◆ **Required work**
Reproduce word for word the stretch of the periodontitis nanozyme abstract below, from "Microenvironment-responsive NIR-IIb multifunctional" through "bacteria periodontal therapy.".

◆ **Text excerpt**
════════════════════
Microenvironment-responsive NIR-IIb multifunctional nanozyme platform for bacterial imaging and specialized anti-anaerobic bacteria periodontal therapy.

Abstract

Periodontitis is a chronic inflammatory disease caused by plaque. In order to remove pathogens and promote tissue repair, the following steps need to be taken simultaneously: localizing the diseased area, improving the anaerobic microenvironment, as well as addressing the anti-inflammatory and osteogenic needs. This study aims to address these issues by developing a responsive near-infrared-IIb nanozyme system (DMUP), assembled from lanthanide-doped down-converted nanoparticles and multi-enzymatically active nanozyme. DMUP binds to bacterial membranes via the bacterial targeting peptide ubiquicidin_29-41 (UBI_29-41). Upon responding to the inflammatory microenvironment, it releases manganese (Mn) nanozyme and paeonol (Pae), and localized infected areas by fluorescent bacterial imaging in the near-infrared IIb (NIR-IIb) region. In particular, the released Mn nanozyme reacts with hydrogen peroxide in the inflammatory microenvironment to generate oxygen (O₂) in situ, thereby improving the anoxic environment to inhibit anaerobic bacteria. On the other hand, as a metal oxide nanozyme, Mn nanozyme scavenges reactive oxygen species (ROS) by mimicking the cascade process of superoxide dismutase and catalase. The phenolic antioxidant Pae shifts macrophages from pro-inflammatory (M1-type) to anti-inflammatory (M2-type) through the Akt/mTOR pathway. It can synergize with Mn nanozyme to regulate the inflammatory microenvironment, thereby reducing inflammation, promoting osteogenic genes expression, and accelerating periodontal tissues regeneration.
════════════════════
◆ **Dataset**
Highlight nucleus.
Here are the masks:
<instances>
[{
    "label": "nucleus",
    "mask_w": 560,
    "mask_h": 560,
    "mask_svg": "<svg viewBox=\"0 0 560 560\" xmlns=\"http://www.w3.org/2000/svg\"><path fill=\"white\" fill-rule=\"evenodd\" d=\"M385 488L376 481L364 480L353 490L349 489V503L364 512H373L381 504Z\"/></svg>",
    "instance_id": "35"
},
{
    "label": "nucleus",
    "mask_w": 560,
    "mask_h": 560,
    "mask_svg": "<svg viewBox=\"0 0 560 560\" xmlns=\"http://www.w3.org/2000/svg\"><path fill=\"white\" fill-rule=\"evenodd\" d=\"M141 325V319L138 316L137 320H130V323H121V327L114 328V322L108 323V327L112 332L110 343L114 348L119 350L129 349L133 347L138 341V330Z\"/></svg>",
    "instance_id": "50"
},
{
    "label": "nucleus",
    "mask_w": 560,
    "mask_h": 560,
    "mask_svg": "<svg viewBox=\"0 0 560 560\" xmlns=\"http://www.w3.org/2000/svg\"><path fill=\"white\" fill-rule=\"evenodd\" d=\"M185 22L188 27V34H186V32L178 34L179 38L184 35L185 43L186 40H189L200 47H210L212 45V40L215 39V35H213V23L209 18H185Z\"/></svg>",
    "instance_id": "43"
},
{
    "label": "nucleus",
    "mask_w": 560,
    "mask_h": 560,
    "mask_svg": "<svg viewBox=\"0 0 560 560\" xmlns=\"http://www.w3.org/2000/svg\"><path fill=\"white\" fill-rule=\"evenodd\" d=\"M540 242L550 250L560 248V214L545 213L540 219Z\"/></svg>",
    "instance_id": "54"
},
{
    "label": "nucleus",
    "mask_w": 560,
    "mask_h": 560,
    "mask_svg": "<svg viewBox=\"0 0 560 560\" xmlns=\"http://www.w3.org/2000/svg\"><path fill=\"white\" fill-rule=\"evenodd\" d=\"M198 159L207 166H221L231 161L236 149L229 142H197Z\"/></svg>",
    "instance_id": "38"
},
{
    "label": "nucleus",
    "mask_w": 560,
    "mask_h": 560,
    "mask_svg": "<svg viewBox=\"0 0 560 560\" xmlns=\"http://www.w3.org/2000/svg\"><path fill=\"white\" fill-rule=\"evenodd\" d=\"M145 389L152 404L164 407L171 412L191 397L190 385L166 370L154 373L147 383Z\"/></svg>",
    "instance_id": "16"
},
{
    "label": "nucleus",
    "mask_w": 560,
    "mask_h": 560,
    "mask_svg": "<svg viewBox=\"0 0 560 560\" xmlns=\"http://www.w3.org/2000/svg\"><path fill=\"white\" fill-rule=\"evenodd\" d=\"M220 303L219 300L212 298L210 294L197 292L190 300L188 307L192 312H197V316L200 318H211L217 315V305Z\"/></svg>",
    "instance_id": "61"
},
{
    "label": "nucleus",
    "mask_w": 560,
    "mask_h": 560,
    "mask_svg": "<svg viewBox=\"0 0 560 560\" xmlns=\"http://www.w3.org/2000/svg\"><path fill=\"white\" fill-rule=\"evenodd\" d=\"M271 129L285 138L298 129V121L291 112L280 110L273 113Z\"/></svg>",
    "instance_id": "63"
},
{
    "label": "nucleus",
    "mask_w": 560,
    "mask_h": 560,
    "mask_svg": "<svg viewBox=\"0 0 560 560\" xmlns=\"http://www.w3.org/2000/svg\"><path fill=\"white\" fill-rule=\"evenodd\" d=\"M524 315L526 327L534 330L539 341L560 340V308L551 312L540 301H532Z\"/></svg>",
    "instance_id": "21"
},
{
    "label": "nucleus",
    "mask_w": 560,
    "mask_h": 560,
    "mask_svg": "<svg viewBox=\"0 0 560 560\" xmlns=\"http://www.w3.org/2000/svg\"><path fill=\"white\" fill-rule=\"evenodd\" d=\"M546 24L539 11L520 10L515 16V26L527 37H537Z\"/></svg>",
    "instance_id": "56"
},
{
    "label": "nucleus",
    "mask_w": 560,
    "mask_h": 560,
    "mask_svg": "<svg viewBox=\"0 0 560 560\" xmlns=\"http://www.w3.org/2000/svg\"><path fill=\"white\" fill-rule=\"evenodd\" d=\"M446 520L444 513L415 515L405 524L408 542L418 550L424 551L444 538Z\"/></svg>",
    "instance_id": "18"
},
════════════════════
◆ **Answer space**
Microenvironment-responsive NIR-IIb multifunctional nanozyme platform for bacterial imaging and specialized anti-anaerobic bacteria periodontal therapy.